## [Text under study]
Yes. It's usually defined as something like the following (on 32-bit systems):

typedef unsigned int size_t;

Reference:

C++ Standard Section 18.1 defines size_t is in <cstddef> which is described in C Standard as <stddef.h>.
C Standard Section 4.1.5 defines size_t as an unsigned integral type of the result of the sizeof operator

Solution 2 - C++

According to the 1999 ISO C standard (C99), size_t is an unsigned integer type of at least 16 bit (see sections 7.17 and 7.18.3).

The standard also recommends that size_t shouldn't have an integer conversion rank greater than long if possible, ie casting size_t to unsigned long is unproblematic if the recommendation is followed.

The 1989 ANSI C standard (ANSI C) doesn't mention a minimal size or recommended conversion rank.

## [Data extract]
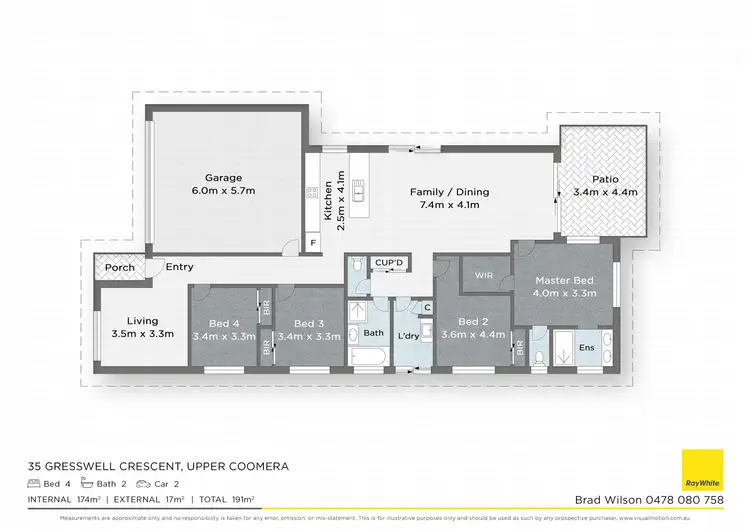 Floorplan of Homely house listing, 35 Gresswell Crescent, Upper Coomera QLD 4209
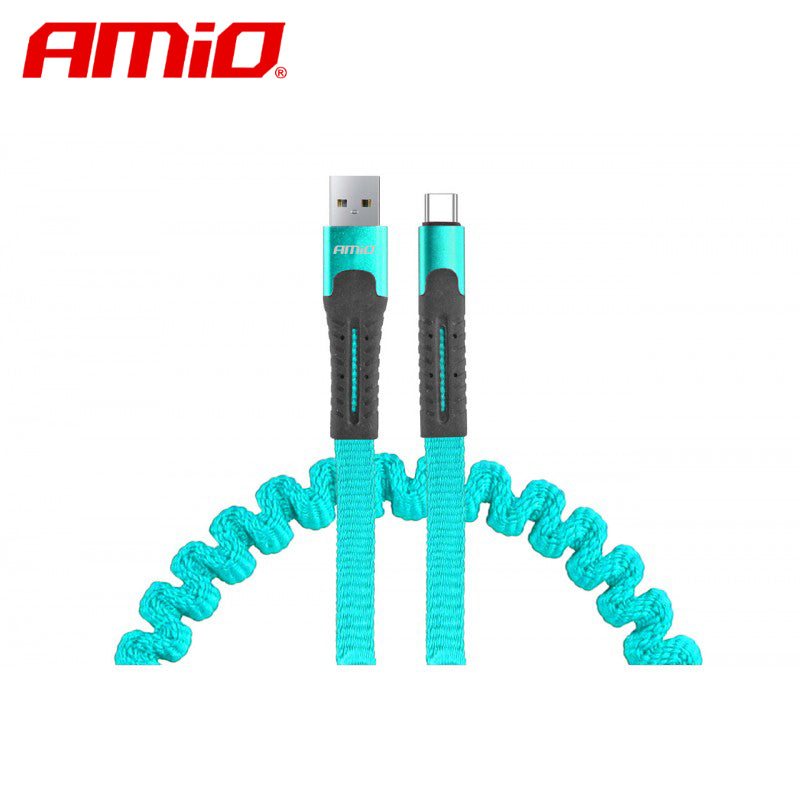 KABELL KARIKIMI USB Type-C FullLink AMiO AM-02531 120 cm (UC-14)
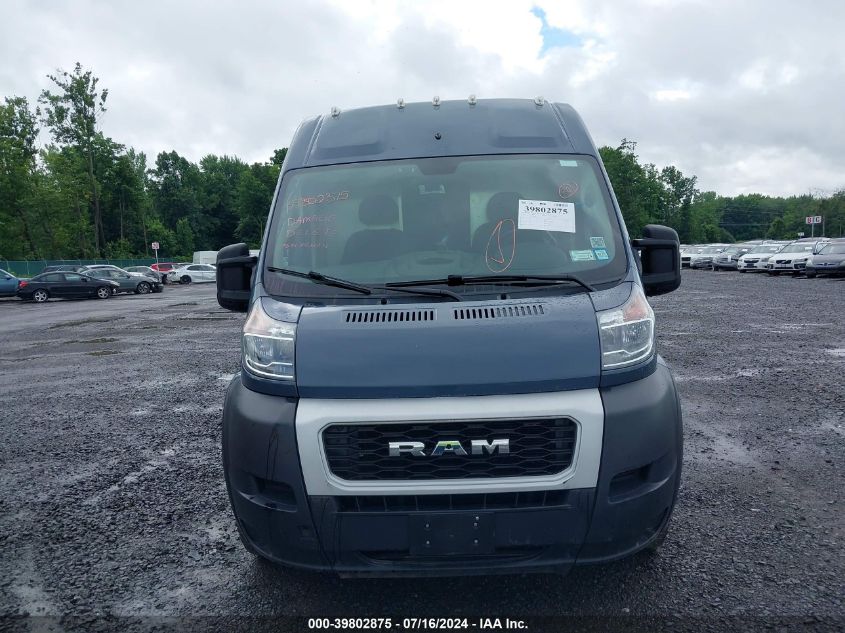 2020 Ram Promaster 3500 Cargo Van High Roof 159 Wb Ext VIN: 3C6URVJG8LE124939 Lot: 39802875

## [Description of the task]
Reproduce verbatim the part of the size_t text starting at "The standard also" and ending at "recommendation is followed.".

## [Result for this exercise]
The standard also recommends that size_t shouldn't have an integer conversion rank greater than long if possible, ie casting size_t to unsigned long is unproblematic if the recommendation is followed.